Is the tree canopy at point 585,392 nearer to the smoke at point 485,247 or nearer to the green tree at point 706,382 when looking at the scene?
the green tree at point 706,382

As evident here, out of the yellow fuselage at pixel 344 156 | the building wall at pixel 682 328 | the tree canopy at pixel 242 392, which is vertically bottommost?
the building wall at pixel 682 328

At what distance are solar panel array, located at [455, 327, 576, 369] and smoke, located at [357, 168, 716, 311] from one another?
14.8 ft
—————
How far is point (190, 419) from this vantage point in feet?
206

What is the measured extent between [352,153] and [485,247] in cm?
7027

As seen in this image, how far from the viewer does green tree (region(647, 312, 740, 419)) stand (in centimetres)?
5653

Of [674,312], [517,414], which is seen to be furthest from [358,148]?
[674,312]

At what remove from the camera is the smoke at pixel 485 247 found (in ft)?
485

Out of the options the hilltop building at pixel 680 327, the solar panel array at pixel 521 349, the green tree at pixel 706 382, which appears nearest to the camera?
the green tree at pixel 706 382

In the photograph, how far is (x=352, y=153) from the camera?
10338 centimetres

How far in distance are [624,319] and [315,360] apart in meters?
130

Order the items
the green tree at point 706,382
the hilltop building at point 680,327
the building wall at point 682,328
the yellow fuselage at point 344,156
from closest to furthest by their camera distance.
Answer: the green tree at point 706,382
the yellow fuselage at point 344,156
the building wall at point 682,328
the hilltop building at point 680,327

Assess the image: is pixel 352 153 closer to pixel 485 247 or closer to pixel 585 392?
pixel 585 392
—————
Work to complete: Count the lines in the entries above that contain the string "furthest". Reply with the number alone.

Output of the exercise: 2